Museum Show05BIG CYPRESS — Rudy Juarez, 13, never imagined that a Seminole doll fashioned by his own hands would be considered museum quality.

But there it stood encased in glass at the Ah-Tah-Thi-Ki Museum and surrounded by 75 other Seminole-inspired crafts created by 35 fellow Pemayetv Emahakv Charter School students.

“I hope anyone who comes to the Museum sees the amount of hard work every piece took, and I hope they realize how lucky we (Seminoles) are to have our culture so alive today,” Juarez said.

Beaded bracelets, necklaces, pens and  medallions, intricately carved and painted miniature canoes, delicate yet sturdy sweetgrass baskets, a patchwork satchel and the Creek alphabet emblazoned on a fabric wall hanging make up the Museum’s  newest exhibit in the Mosaic Community Art Gallery.

Through summer, thousands of visitors and Tribal members who peruse the Museum located at the Big Cypress Reservation will get to view the students’ handiwork.

Janelle Robinson, the school’s cultural arts teacher, said the students toiled for seven months to create hundreds of pieces during daily art classes. The works chosen for exhibit are the cream of the crop.

“But traditional crafts are not just projects. They are symbols of how things were and how they have changed over the years,” Robinson said.

The kindergarten through eighth-grade children learned first how tradition requires the works to be constructed. The designs of the beadwork jewelry follow certain patterns; ric rac on patchwork is stitched in specific fashion; cypress wood is always used for authentic carving.

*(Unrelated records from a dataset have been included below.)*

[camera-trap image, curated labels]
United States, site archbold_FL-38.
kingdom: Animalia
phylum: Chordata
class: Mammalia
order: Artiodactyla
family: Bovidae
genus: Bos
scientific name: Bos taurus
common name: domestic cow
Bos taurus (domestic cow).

“But once they learn how to do it, they pick it up. Then we let them chose their colors and let them go at it,” Robinson said.

Friends Aubee Billie, who is in fourth grade, and third-grader Angelie Melton both have beaded works in the exhibit. Melton created a necklace and bracelet that was finely crafted in the tradition of her ancestors with red, yellow, white and black Seminole colors. Billie used beads to decorate a writing pen, though traditionally and correctly strung, in Miami Hurricanes football team colors.

“I felt like being creative,” Billie said.

Robinson said the show was the first for the 6-year-old school at the Ah-Tah-Thi-Ki  Museum. It also showcased the best works from some of the children who have been taking traditional arts classes all their school lives.

“Sometimes, like in any other classroom environment, it’s hard to get them going but they always appreciate it later,” Robinson said. “What makes it worthwhile is when they look up at me and say, ‘I get it.’”

In first grade, the children learn how to use a loom for beadwork. In second and third grade, they learn how to string basic chains and daisy chains. Fourth-graders learn peyote stitches, and fifth-graders graduate to creating intricate medallions.

By grade six, students take on sweetgrass basket weaving. Doll making happens in seventh grade. For eighth grade, youth experience and perfect patchwork in the forms of potholders, carrying bags, pillows and sometimes clothing.

Jade Braswell Osceola, the school’s history teacher, said the children are always doing two things at once: recreating the past with a modern twist.

“This art was created in the past to put food on the table . . . now, they are learning the techniques and moving it forward,” she said.

Museum curator John Moga praised the children’s designs during a reception held in their honor on May 20. He especially noted Juarez’s manifestation of an otherwise typical traditional doll.

“It’s visually dynamic. The expression on the face is joyful. The clothing flows outward. It’s a fluid piece – a static three-dimensional piece that moves. It is sculpture,” Moga said.

Museum director Paul Backhouse called the show “massively significant.”

“When people from Germany, Europe and of all the world come here, they will see that the Tribe is alive and this is what the children are doing,” he said. “They are keeping the traditional art and the language strong.”

The show also serves a larger, more focused purpose.

“We strive to have the community engaged in the Museum, and we always want the Tribal youth to know this place belongs to them,” Backhouse said. “With this exhibit, there is no doubt.”